■ **TASK**
Exactly the lines from the line that has "What distance is" through the final line below are to be retyped, and the pictures are not.

Extracted data entries:
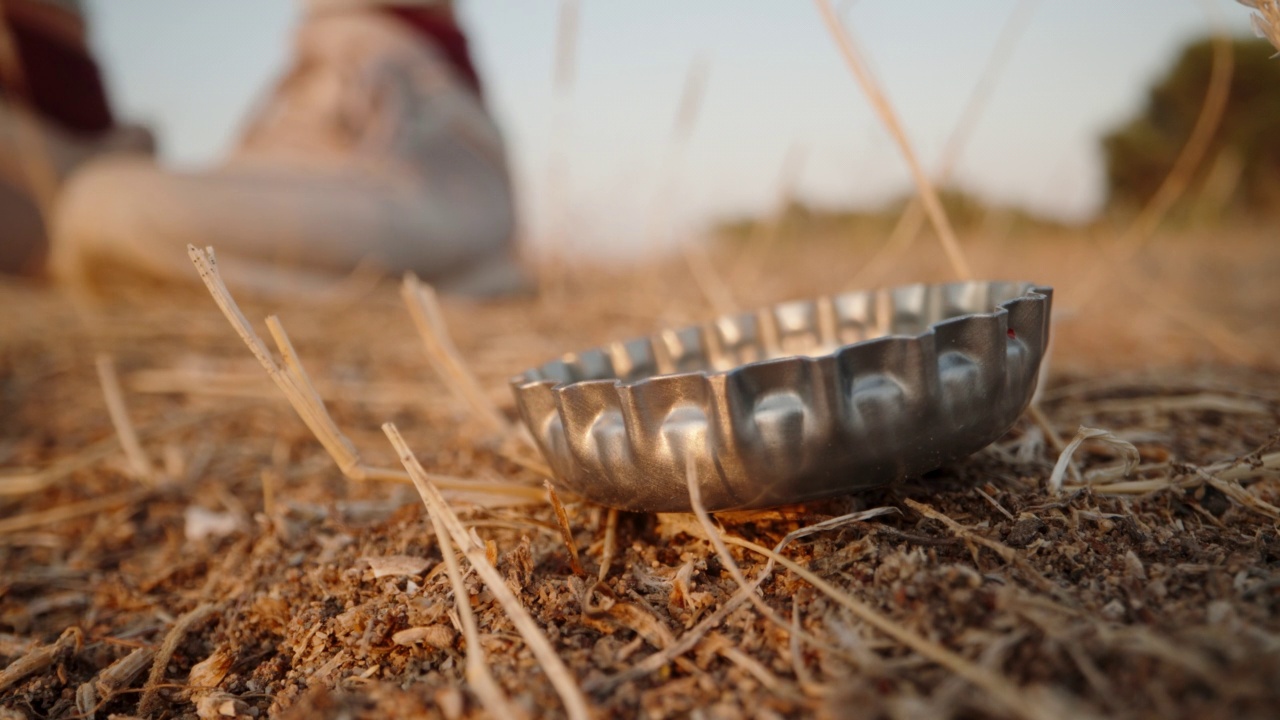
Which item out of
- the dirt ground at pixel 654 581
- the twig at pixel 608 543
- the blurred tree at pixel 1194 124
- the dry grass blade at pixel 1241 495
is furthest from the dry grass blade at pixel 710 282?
the blurred tree at pixel 1194 124

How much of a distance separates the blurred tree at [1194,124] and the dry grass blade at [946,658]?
6.67 meters

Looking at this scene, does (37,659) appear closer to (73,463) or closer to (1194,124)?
(73,463)

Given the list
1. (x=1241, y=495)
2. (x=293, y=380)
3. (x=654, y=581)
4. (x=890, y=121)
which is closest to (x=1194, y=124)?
(x=890, y=121)

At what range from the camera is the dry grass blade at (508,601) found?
409mm

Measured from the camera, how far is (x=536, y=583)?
602 mm

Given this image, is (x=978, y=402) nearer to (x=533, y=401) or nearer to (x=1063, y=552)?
(x=1063, y=552)

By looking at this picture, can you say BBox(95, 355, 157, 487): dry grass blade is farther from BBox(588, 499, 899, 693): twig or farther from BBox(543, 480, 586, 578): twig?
BBox(588, 499, 899, 693): twig

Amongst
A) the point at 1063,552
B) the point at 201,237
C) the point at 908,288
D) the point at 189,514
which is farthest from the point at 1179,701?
the point at 201,237

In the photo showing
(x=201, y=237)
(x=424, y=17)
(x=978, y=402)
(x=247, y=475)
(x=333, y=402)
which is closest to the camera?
(x=978, y=402)

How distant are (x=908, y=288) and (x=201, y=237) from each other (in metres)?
1.82

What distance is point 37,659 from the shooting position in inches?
25.9

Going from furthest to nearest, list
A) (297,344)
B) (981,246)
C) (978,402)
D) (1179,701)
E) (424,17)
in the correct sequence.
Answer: (981,246) < (424,17) < (297,344) < (978,402) < (1179,701)

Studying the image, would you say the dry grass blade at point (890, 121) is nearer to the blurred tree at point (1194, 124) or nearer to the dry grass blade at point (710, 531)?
the dry grass blade at point (710, 531)

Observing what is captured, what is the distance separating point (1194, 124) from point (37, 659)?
9098 mm
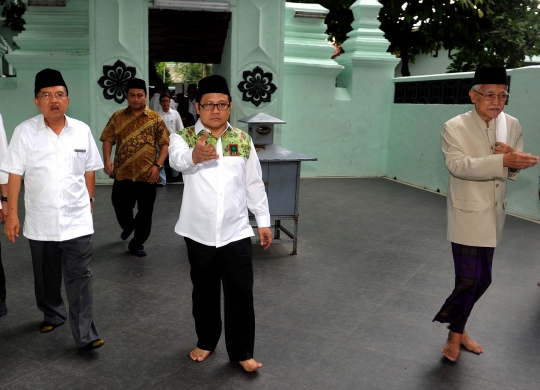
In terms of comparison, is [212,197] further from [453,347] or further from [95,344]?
[453,347]

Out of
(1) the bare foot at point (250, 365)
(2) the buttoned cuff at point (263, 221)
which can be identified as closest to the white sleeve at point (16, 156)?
(2) the buttoned cuff at point (263, 221)

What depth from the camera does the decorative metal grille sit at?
9883 mm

■ **COMPLETE ANSWER**
What distance is point 37,659 from the shooting position in inches?
25.9

Going from furthest to nearest, list
A) (297,344)
B) (981,246)
C) (978,402)
D) (1179,701)
E) (424,17)
in the correct sequence.
Answer: (981,246) < (424,17) < (297,344) < (978,402) < (1179,701)

Studying the image, would you say the dry grass blade at point (890, 121) is nearer to the blurred tree at point (1194, 124) or nearer to the dry grass blade at point (710, 531)?
the dry grass blade at point (710, 531)

Observing what is captured, what is the distance separating point (1194, 124) from point (37, 659)?
9098 mm
In terms of comparison, is [212,197] further from [453,347] or further from [95,344]?
[453,347]

Out of
(1) the bare foot at point (250, 365)
(2) the buttoned cuff at point (263, 221)
which can be identified as closest to the white sleeve at point (16, 156)?
(2) the buttoned cuff at point (263, 221)

What depth from the camera does the decorative metal grille sit at?
9883 mm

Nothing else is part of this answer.